VODKA: Complex molecular gas dynamics in a kpc-separation z=2.17 dual quasar with ALMA

TL;DR

This study uses ALMA to map the complex molecular gas dynamics in a dual quasar at z=2.17, revealing intricate kinematic structures and providing insights into galaxy mergers and quasar activity.

Contribution

First detailed ALMA kinematic analysis of molecular gas in a dual quasar at high redshift, clarifying its morphology and dynamics.

Findings

Detected two distinct molecular gas components with different kinematics.

Found no evidence of molecular outflows, suggesting circumnuclear flows.

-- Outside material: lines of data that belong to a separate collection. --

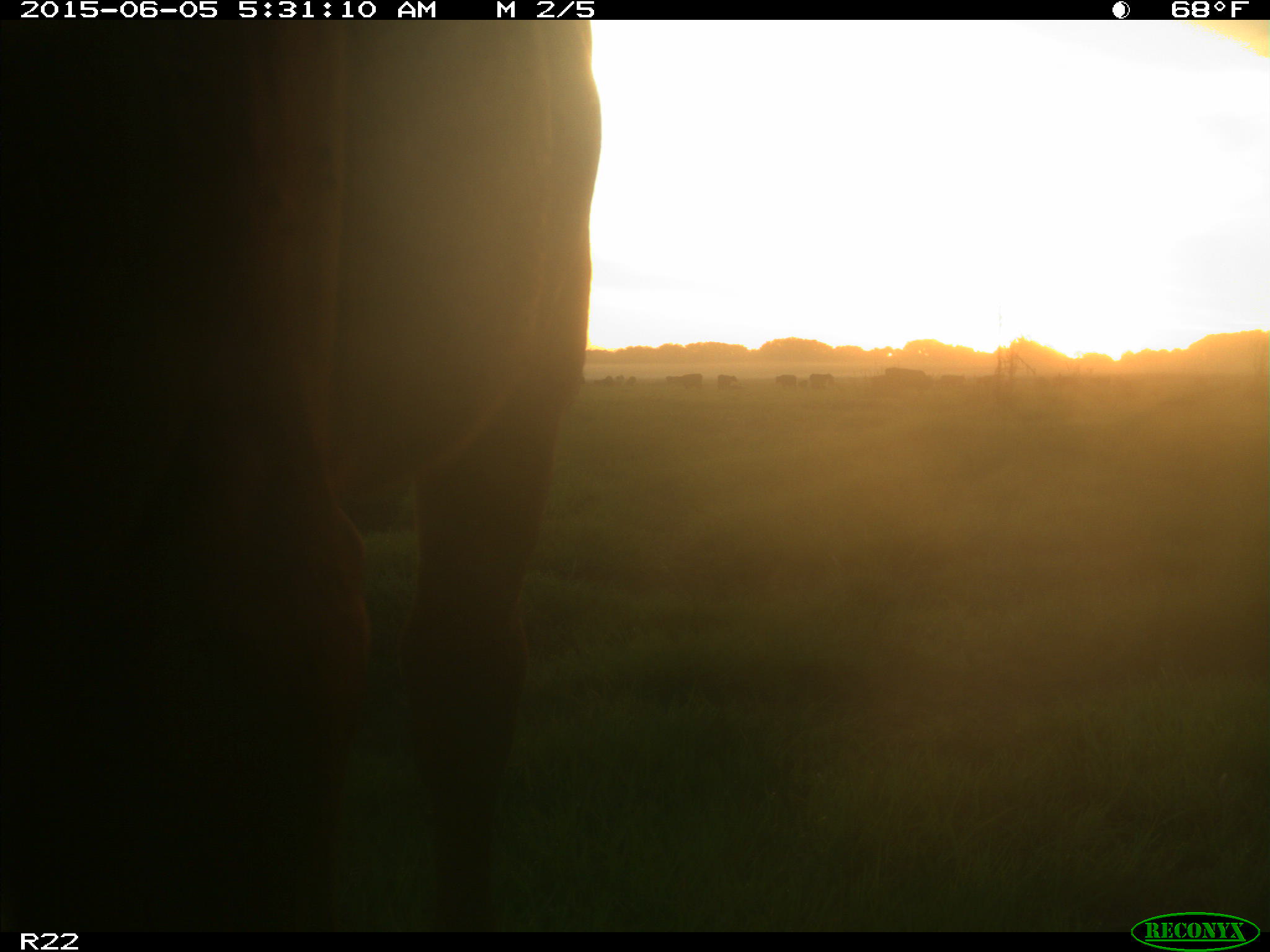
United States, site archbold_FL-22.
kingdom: Animalia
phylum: Chordata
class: Mammalia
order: Artiodactyla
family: Bovidae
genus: Bos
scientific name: Bos taurus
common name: domestic cow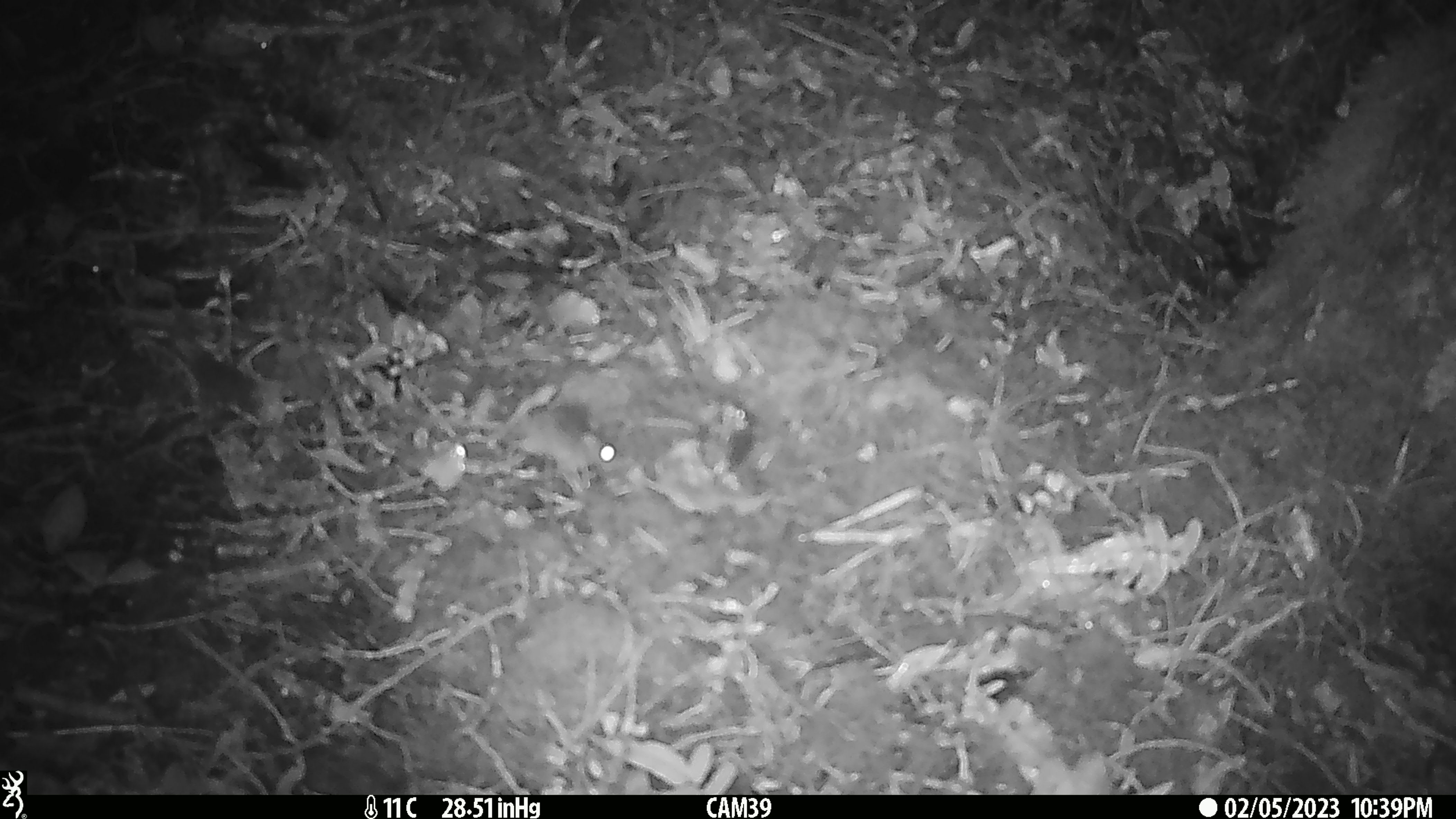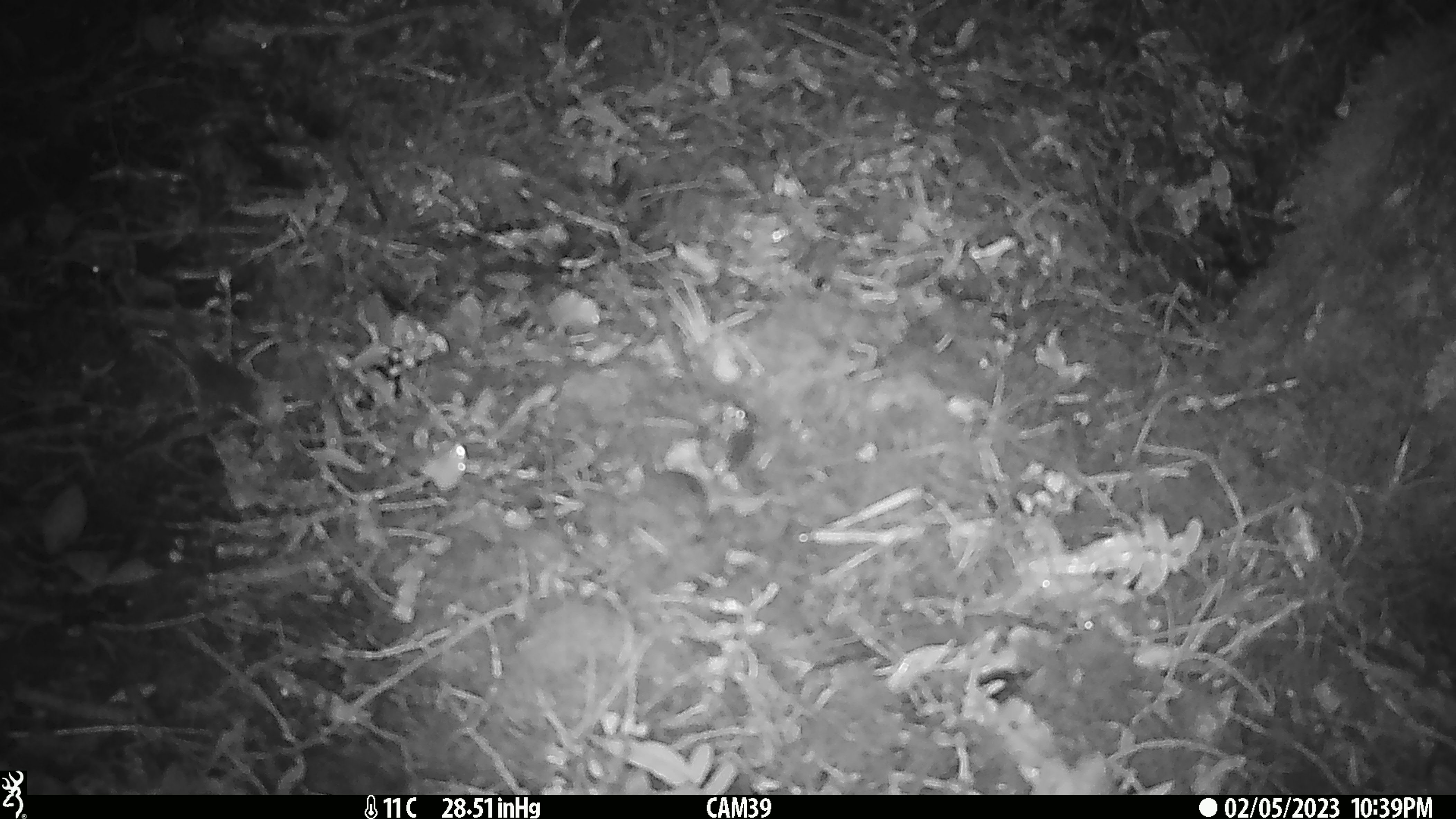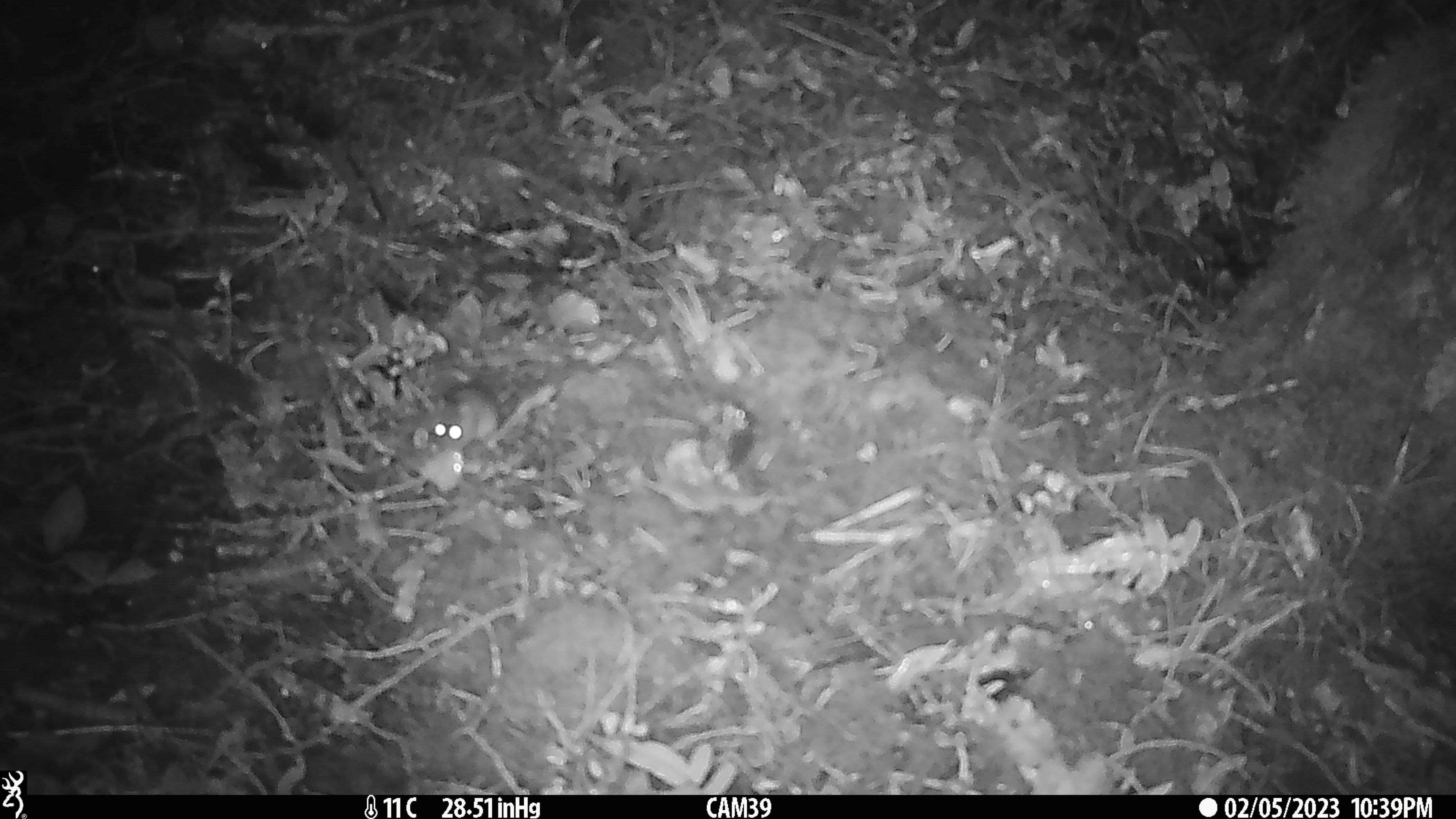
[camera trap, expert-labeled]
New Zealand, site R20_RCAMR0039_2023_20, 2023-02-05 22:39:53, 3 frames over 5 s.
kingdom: Animalia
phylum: Chordata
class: Mammalia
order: Rodentia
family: Muridae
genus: Mus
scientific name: Mus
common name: mouse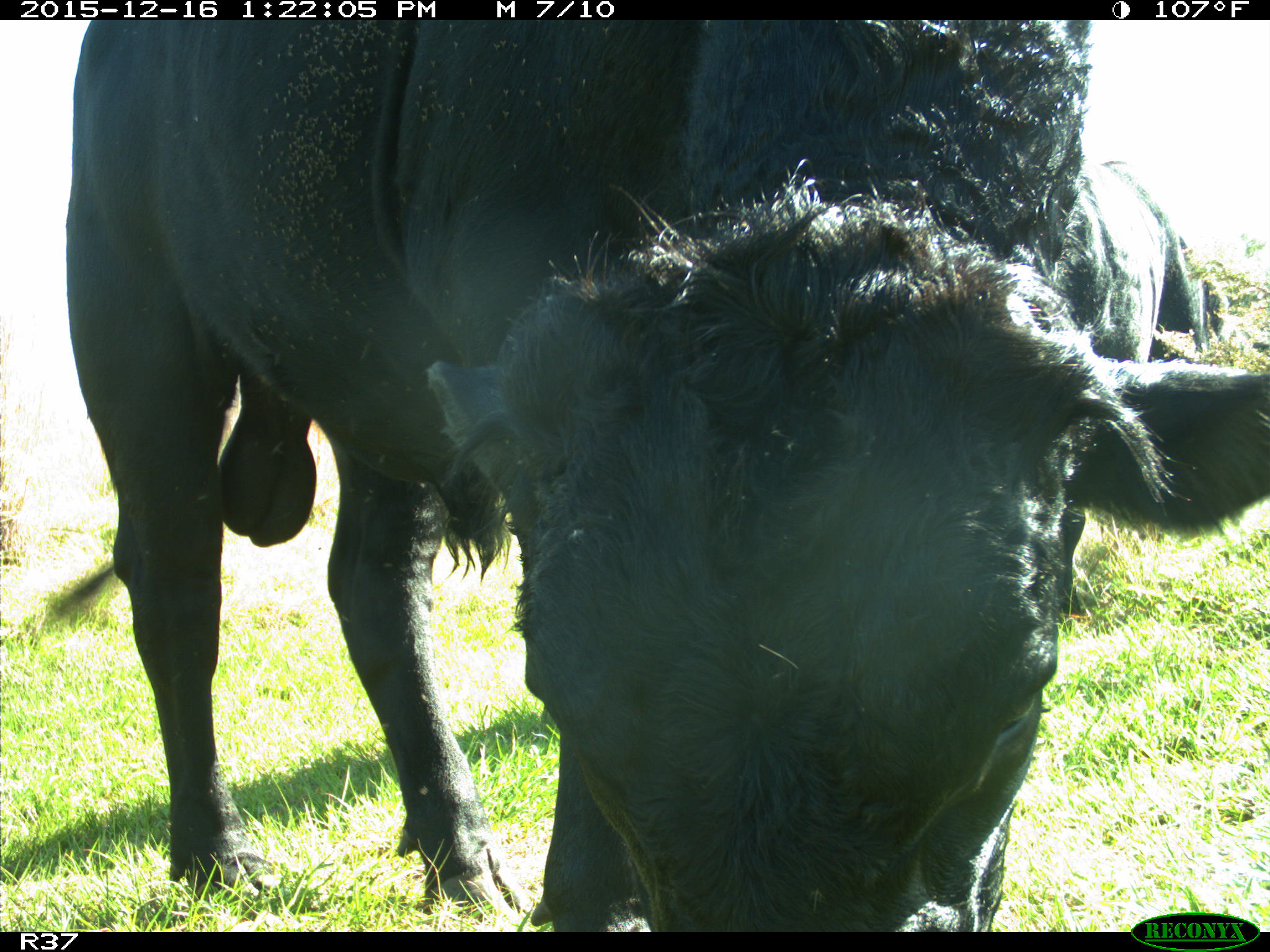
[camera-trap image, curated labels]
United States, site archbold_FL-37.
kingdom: Animalia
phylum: Chordata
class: Mammalia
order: Artiodactyla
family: Bovidae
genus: Bos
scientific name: Bos taurus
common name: domestic cow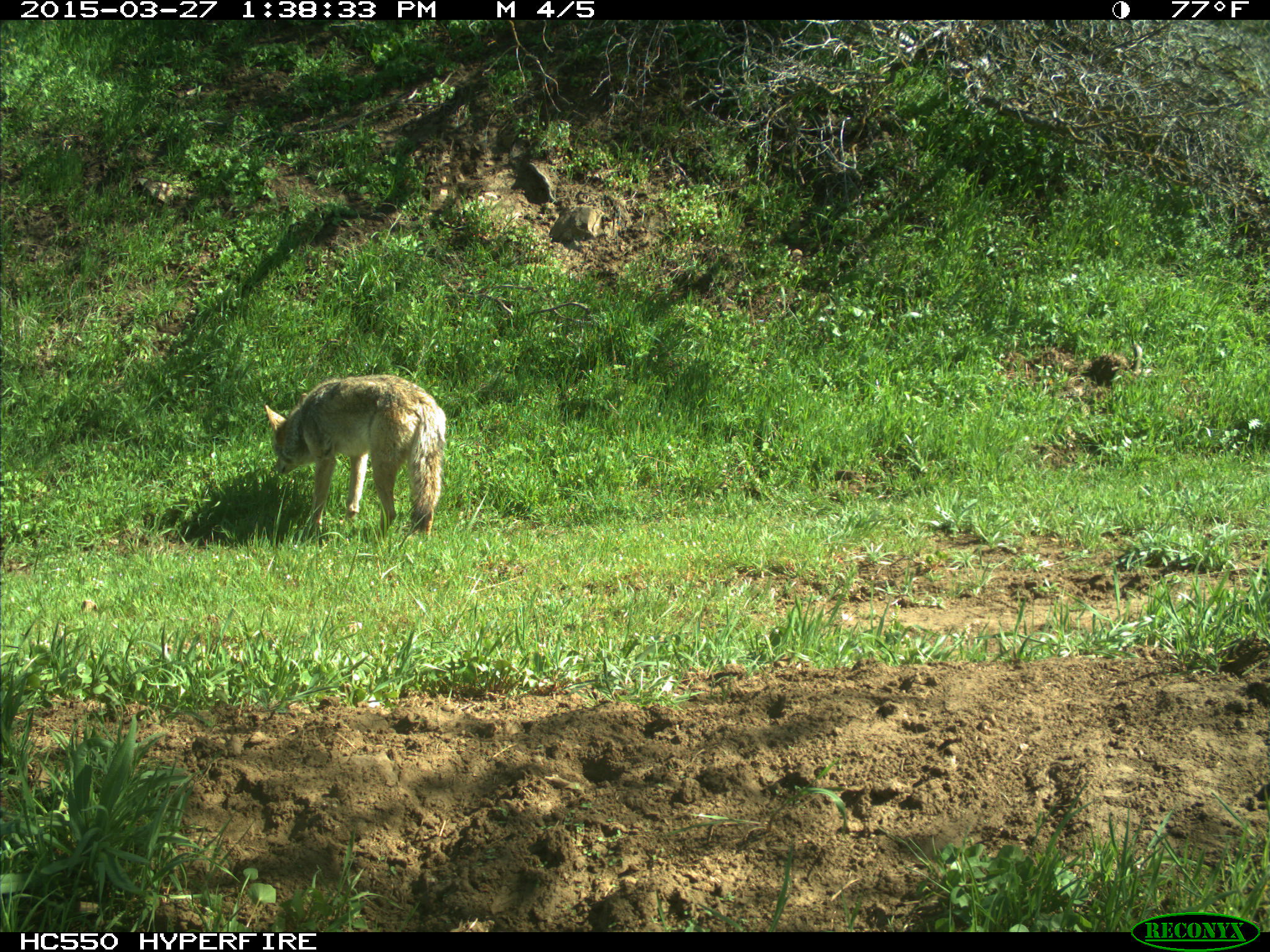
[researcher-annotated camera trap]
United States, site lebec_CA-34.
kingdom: Animalia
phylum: Chordata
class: Mammalia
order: Carnivora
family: Canidae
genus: Canis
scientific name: Canis latrans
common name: coyote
Canis latrans (coyote).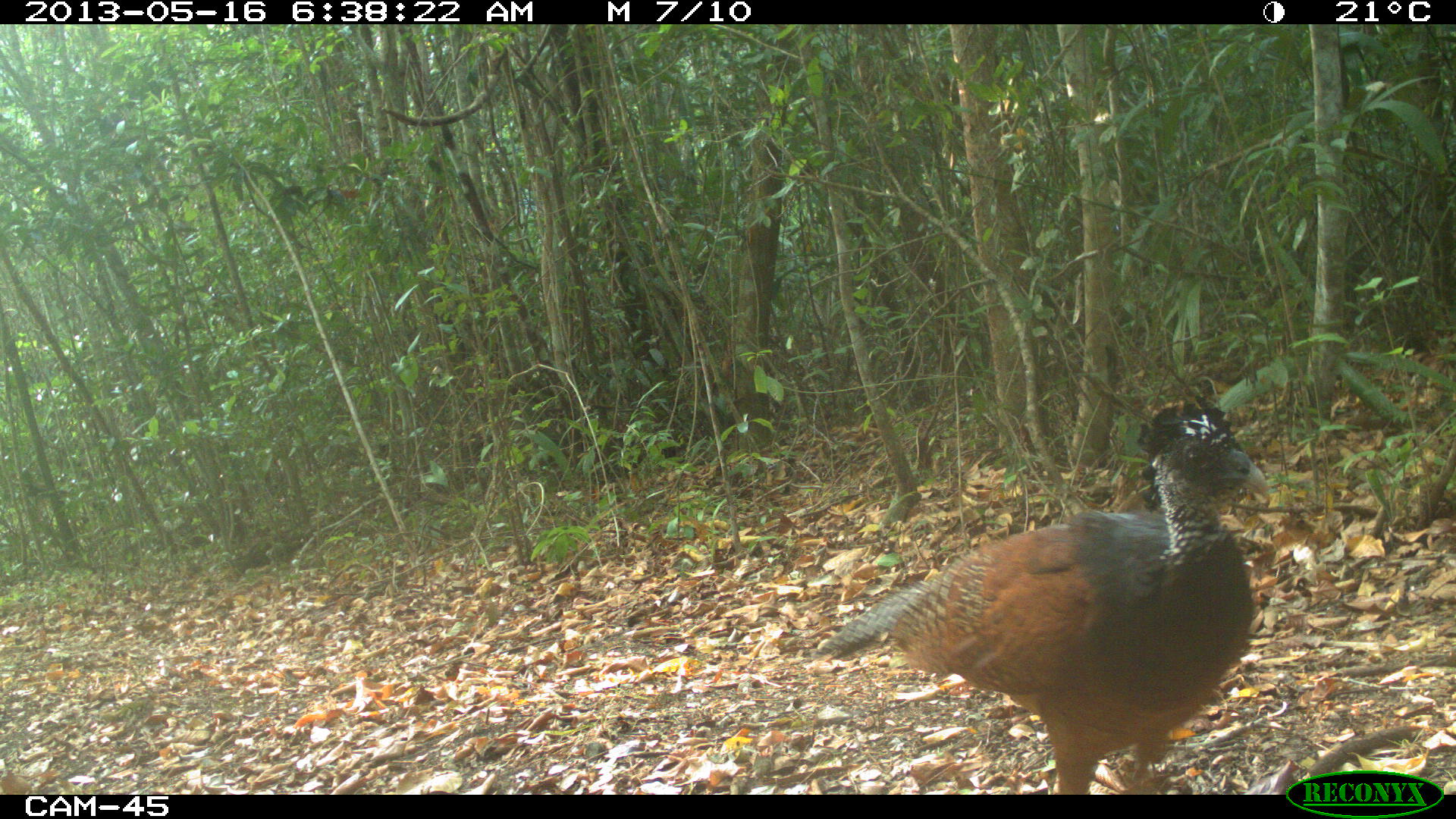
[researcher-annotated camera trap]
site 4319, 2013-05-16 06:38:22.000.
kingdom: Animalia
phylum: Chordata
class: Aves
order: Galliformes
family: Cracidae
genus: Crax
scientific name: Crax rubra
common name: great curassow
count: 1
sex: female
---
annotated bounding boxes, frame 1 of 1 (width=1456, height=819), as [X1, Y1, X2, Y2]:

Estimated a large molecular gas reservoir exceeding starburst activity requirements.

Abstract

In galaxy mergers, dual quasars - two actively accreting supermassive black holes (SMBHs) - provide a unique opportunity to study the interplay between galaxy dynamics and quasar activity. However, very little is known about their molecular gas, which fuels star formation and quasar activity. In this study, we map the kinematics of the cold molecular gas in J0749+2255, a 3.8 kpc separation dual quasar at z=2.17 using the Atacama Large Millimeter Array (ALMA) Band 4. We detect CO(4-3)650um, which shows remarkably complex morphological and kinematic structures. While the integrated CO map suggested a lens-like ring, this feature disappears with kinematic decomposition. The kinematic analysis with ALMA resolves the ambiguities introduced by previous observations, further supporting the dual quasar interpretation of J0749+2255. We find two kinematically distinct molecular gas components: spatially extended, yet dynamically complex slow-moving gas (FWHM~130 km/s), and a compact, blueshifted, fast-moving, turbulent gas (FWHM~300 km/s). The disturbed kinematics, likely driven by the merger, show hints of rotation but no molecular outflows, suggesting circumnuclear flows. We estimate a large molecular gas reservoir ($M_{H2}\sim10^{10} M_{\odot}$), yet the starburst activity appears to exceed the available fuel. We detect an extended continuum in excess at rest-frame 455 GHz. The kinematic complexity of CO implicates the connection of mergers on the starburst and quasar activity in J0749+2255, yet whether J0749+2255 represents the dual quasar population remains unclear. Targeted kinematic studies of larger dual quasar samples will be essential to disentangling the nature of dual quasars.